_EXCERPT TO READ_
Al-Ahram Weekly Online
5 - 11 July 2001
Issue No.541
Published in Cairo by AL-AHRAM established in 1875 Current issue | Previous issue | Site map

Ideal types

Injy El-Kashef climbs Mount Olympus

When you've had one good fish experience it makes you long for more. Not just more, actually: moremoremore, and you can barely summon the patience till it's time for the next fishy meal. In order to put me out of my misery a very dear friend took me to Psaria, the fish restaurant that is part of the softly opened (official opening in September) Plato entertainment compound in Doqqi.

This Plato does not believe in the Golden Mean, clearly opting for an extreme of excellence. First there is that pleasant garden, nicely lit to create an around-the-pool kind of feel, and staffed by many, many people trained to welcome you with warm and comforting smiles. If you're heading for Psaria you go to the first floor and enter a spacious and dimly-lit interior decorated in terra-cotta hues, with stone floors and wooden kitchen chairs. When you sit down and the waiter lights your candle, you are innocently amazed to discover that it is designed like a fish bowl, with a shell caught inside the blue bubbly wax. Terribly sweet -- as are the china, the glasses, the ashtrays and the bathrooms. Sweetness all around.

The shell-shaped menu lists many goodies, some unavailable, however (like the Octopus Salad and the Fancy Cocktails), as the trial period is still underway. We settled for a Herring Salad and Black Caviar for appetisers as well as a baba ghannoug. The Herring Salad was absolutely delicious, with slices of onions, tomatoes, eggs, peppers and a nice oily dressing to cut the sharp saltiness of the fishies. As for the caviar -- well, it was caviar, but certainly nothing to pine for in your darkest hours. Three egg- halves rested on a bed of lettuce, caviar nestling where the yolk usually does. And since Psaria seems to be an-alcohol free environment, all we could sip with our appetisers were tonics and club sodas (it occurred to me, by the way, that Psaria, Greek for fish, must be the origin of the local word Basaria used to describe tiny fish -- just thought I'd share that linguistic discovery).

_INFORMATION SUPPLIED_
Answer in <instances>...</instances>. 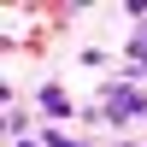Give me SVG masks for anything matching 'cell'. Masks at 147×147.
<instances>
[{
  "label": "cell",
  "mask_w": 147,
  "mask_h": 147,
  "mask_svg": "<svg viewBox=\"0 0 147 147\" xmlns=\"http://www.w3.org/2000/svg\"><path fill=\"white\" fill-rule=\"evenodd\" d=\"M41 141H47V147H94V141H77V136H65V129H47Z\"/></svg>",
  "instance_id": "obj_7"
},
{
  "label": "cell",
  "mask_w": 147,
  "mask_h": 147,
  "mask_svg": "<svg viewBox=\"0 0 147 147\" xmlns=\"http://www.w3.org/2000/svg\"><path fill=\"white\" fill-rule=\"evenodd\" d=\"M100 106H106V124L112 129H129V118H141L147 124V88L136 71H118V77L100 82Z\"/></svg>",
  "instance_id": "obj_1"
},
{
  "label": "cell",
  "mask_w": 147,
  "mask_h": 147,
  "mask_svg": "<svg viewBox=\"0 0 147 147\" xmlns=\"http://www.w3.org/2000/svg\"><path fill=\"white\" fill-rule=\"evenodd\" d=\"M136 35H141V41H147V24H136Z\"/></svg>",
  "instance_id": "obj_8"
},
{
  "label": "cell",
  "mask_w": 147,
  "mask_h": 147,
  "mask_svg": "<svg viewBox=\"0 0 147 147\" xmlns=\"http://www.w3.org/2000/svg\"><path fill=\"white\" fill-rule=\"evenodd\" d=\"M41 18H47V30H71V24H77V6H71V0H53Z\"/></svg>",
  "instance_id": "obj_4"
},
{
  "label": "cell",
  "mask_w": 147,
  "mask_h": 147,
  "mask_svg": "<svg viewBox=\"0 0 147 147\" xmlns=\"http://www.w3.org/2000/svg\"><path fill=\"white\" fill-rule=\"evenodd\" d=\"M35 106H41L53 124H65V118H71V94L59 88V82H35Z\"/></svg>",
  "instance_id": "obj_2"
},
{
  "label": "cell",
  "mask_w": 147,
  "mask_h": 147,
  "mask_svg": "<svg viewBox=\"0 0 147 147\" xmlns=\"http://www.w3.org/2000/svg\"><path fill=\"white\" fill-rule=\"evenodd\" d=\"M124 71L147 77V41H141V35H129V41H124Z\"/></svg>",
  "instance_id": "obj_3"
},
{
  "label": "cell",
  "mask_w": 147,
  "mask_h": 147,
  "mask_svg": "<svg viewBox=\"0 0 147 147\" xmlns=\"http://www.w3.org/2000/svg\"><path fill=\"white\" fill-rule=\"evenodd\" d=\"M18 147H35V141H30V136H18Z\"/></svg>",
  "instance_id": "obj_9"
},
{
  "label": "cell",
  "mask_w": 147,
  "mask_h": 147,
  "mask_svg": "<svg viewBox=\"0 0 147 147\" xmlns=\"http://www.w3.org/2000/svg\"><path fill=\"white\" fill-rule=\"evenodd\" d=\"M6 129H12V136H24V129H30V112H24V106H18V100H12V106H6Z\"/></svg>",
  "instance_id": "obj_5"
},
{
  "label": "cell",
  "mask_w": 147,
  "mask_h": 147,
  "mask_svg": "<svg viewBox=\"0 0 147 147\" xmlns=\"http://www.w3.org/2000/svg\"><path fill=\"white\" fill-rule=\"evenodd\" d=\"M47 35H53V30H47V24H35V30L24 35V47H30V53H47Z\"/></svg>",
  "instance_id": "obj_6"
}]
</instances>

_TASKS TO CARRY OUT_
A. Answer these from the restaurant review:
(i) In which month is the Plato entertainment compound due to have its official opening?
(ii) What is the candle on the table designed to look like?
(iii) What does the word "Psaria" mean in Greek?
B. Write the next part of the review of the Psaria fish restaurant, picking up after its final sentence.
The listing is separate material and has nothing to do with the restaurant review.

_ANSWERS TO EACH TASK_
A.
(i) September
(ii) A fish bowl, with a shell caught inside the blue bubbly wax
(iii) Fish

B.
Time for our main courses. One delicious Grilled Sole Fish with Butter came soft and crispy around the buttery edges, its meat so tender it melted in the mouth. Eating the sole with bread and baba ghannoug is not the best of ideas because a) it unnecessarily tones down the flavour and b) the baba ghannoug was actually not fantastic. Six huge and scrumptious Grilled Shrimps (a quarter kilo of the LE150 type -- the only other available shrimp option being the jumbo, which is usually quite tasteless) left no room for the Fried Calamari, although that never stopped anyone -- just a question of changing your seating position, and your stomach can accommodate a lot more. As for the Psaria Rice, it fared no worse than the rest of our meal, although by that time even eating while standing up would not have allowed us to take in any more.

This delicious meal, with one ice cream and a cocktail, in a really pleasant atmosphere, left us LE144 poorer. Not bad for a philosophy lesson.

Psaria, Plato 001 Restaurants,
15 Osman Ibn Affan Sq (in front of Shooting Club main entrance and next to the Saudi Arabian Embassy), Doqqi.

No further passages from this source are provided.